In addition to the essential components and preferred additives, various known additives can be added to the polishing liquid of the present invention depending on the purpose within a range not impairing the effects of the present invention.
(Surfactant)
A surfactant can be added to the polishing liquid of the present invention.
In semiconductor devices, there is a metal film layer such as copper wiring adjacent to the polyimide film, but when the metal part is exposed during polishing of the polyimide film, the surfactant is adsorbed on the metal film to protect the exposed surface, It is thought that it fulfills the function of suppressing the polishing of the metal film.
Surfactants that can be used in the present invention are those selected from the group of anionic (anionic), cationic (cationic), nonionic (nonionic), and amphoteric (betaine) surfactants. Is preferred.

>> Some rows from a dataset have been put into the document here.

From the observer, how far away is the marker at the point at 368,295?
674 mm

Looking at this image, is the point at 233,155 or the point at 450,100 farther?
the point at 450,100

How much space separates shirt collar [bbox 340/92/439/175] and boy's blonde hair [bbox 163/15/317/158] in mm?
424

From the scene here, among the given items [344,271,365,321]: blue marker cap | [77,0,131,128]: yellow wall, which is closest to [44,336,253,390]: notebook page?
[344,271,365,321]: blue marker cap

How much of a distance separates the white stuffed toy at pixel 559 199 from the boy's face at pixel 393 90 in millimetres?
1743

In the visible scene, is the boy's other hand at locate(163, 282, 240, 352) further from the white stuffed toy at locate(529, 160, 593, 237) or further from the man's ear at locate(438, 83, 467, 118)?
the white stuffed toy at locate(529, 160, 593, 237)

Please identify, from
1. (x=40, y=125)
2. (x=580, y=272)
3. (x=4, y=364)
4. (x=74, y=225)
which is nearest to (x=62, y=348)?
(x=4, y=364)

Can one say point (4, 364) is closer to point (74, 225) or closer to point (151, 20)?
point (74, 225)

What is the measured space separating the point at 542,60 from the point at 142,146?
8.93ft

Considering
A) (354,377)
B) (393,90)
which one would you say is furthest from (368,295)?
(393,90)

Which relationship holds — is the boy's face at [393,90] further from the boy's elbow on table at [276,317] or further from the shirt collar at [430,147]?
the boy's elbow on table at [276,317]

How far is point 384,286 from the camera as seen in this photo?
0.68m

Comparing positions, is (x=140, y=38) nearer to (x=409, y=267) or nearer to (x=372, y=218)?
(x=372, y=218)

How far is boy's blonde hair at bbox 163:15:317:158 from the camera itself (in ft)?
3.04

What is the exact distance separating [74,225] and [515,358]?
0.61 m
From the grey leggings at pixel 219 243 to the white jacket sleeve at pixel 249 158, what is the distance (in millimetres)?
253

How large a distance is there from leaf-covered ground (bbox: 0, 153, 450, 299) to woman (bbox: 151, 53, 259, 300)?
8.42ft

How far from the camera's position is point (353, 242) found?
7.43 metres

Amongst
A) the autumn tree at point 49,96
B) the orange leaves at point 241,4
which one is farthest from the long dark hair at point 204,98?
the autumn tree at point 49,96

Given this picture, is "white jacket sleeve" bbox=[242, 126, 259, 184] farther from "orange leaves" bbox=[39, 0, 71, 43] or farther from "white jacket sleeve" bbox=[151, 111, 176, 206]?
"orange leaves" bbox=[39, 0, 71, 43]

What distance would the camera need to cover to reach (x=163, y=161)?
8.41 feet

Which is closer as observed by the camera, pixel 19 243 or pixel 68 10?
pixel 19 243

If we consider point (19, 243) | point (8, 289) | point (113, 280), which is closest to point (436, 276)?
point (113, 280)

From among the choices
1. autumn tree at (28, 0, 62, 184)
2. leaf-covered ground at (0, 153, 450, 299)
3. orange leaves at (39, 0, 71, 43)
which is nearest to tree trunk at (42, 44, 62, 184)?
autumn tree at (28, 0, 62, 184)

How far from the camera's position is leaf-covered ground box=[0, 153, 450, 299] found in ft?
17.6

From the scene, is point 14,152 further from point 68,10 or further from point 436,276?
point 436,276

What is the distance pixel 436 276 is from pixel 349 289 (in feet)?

Examples of the anionic surfactant include carboxylic acid, sulfonic acid, sulfate ester, phosphate ester and salts thereof.
Carboxylic acids and salts thereof include fatty acid salts (for example, beef tallow fatty acid soda, sodium stearate, potassium oleate, castor oil potash), N-acyl amino acid salts (for example, palm oil fatty acid sarcosine triethanolamine), polyoxyethylene or Examples include polyoxypropylene alkyl ether carboxylate and acylated peptide.
Examples of sulfonic acids and salts thereof include alkyl sulfonates (for example, dioctyl sulfosuccinate ester salts), alkyl benzene sulfonic acids (for example, dodecyl benzene sulfonic acid (soft), (hard), ammonium dodecyl benzene sulfonate (soft), (hard ), Dodecylbenzenesulfonic acid triethanolamine), alkyl diphenyl ether disulfonates (eg sodium alkyldiphenyl ether disulfonate), alkyl naphthalene sulfonates (eg monoisopropyl naphthalene sulfonic acid, diisopropyl naphthalene sulfonic acid, triisopropyl naphthalene sulfonic acid) Ammonium), alkylsulfosuccinates (eg sodium dialkylsulfosuccinate, polyoxyethylene lauryl ether) Rufosuccinic acid disodium), α-olefin sulfonate, N-acyl sulfonate (for example, coconut oil fatty acid methyl taurine sodium, polyoxyethylene coconut oil aliphatic monoethanolamide sodium sulfate), naphthalene and other aromatic sulfonic acids Formalin condensates (for example, sodium salt of β-naphthalenesulfonic acid formalin condensate, sodium salt of special aromatic sulfonic acid formalin condensate) and the like.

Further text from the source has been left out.